Problem to solve:
Practice item. Set the material below down again exactly, with no pictures.

Exercise data:

- - - - -

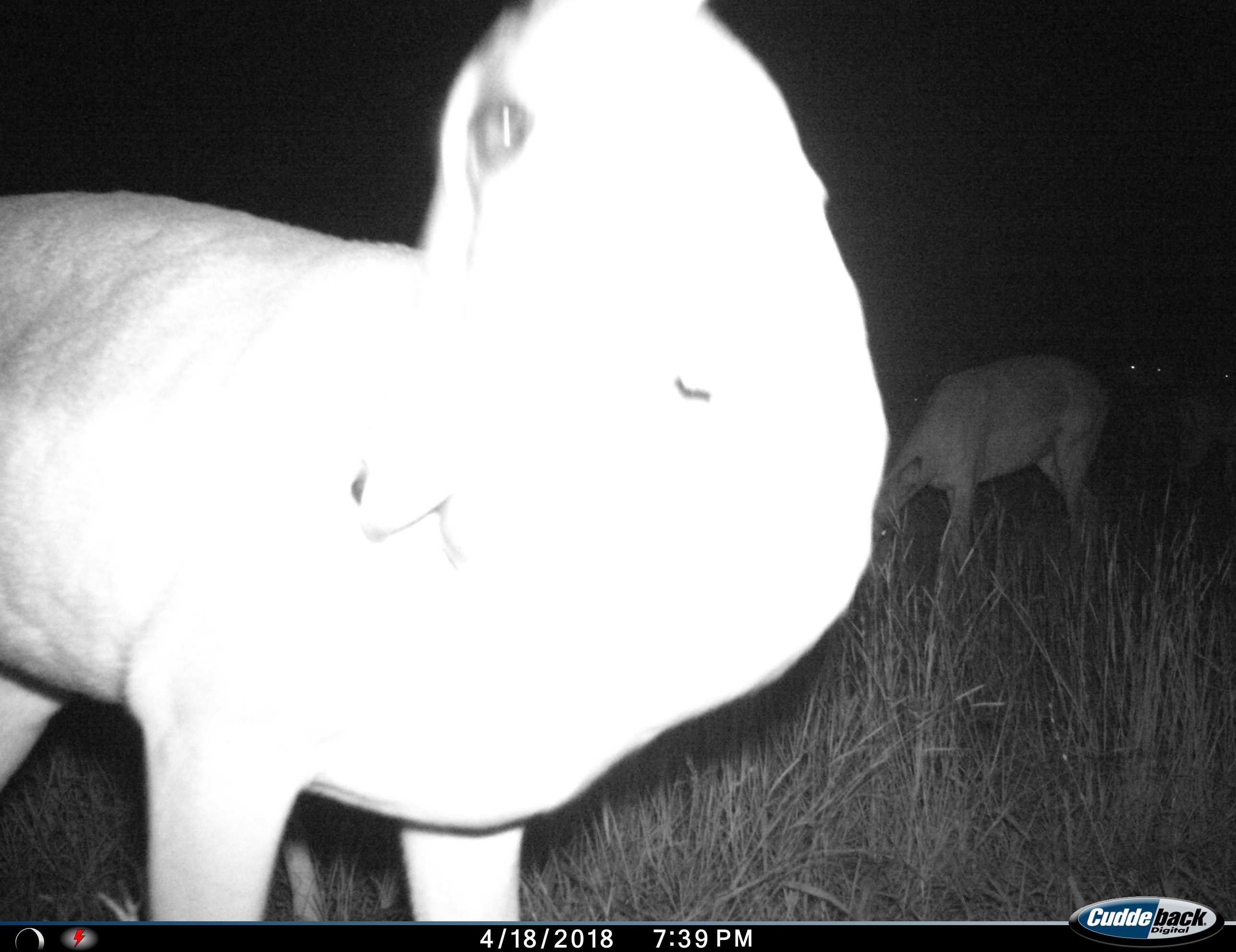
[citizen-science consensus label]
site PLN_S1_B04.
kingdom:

- - - - -

Exercise answer:
[citizen-science consensus label]
site PLN_S1_B04.
kingdom:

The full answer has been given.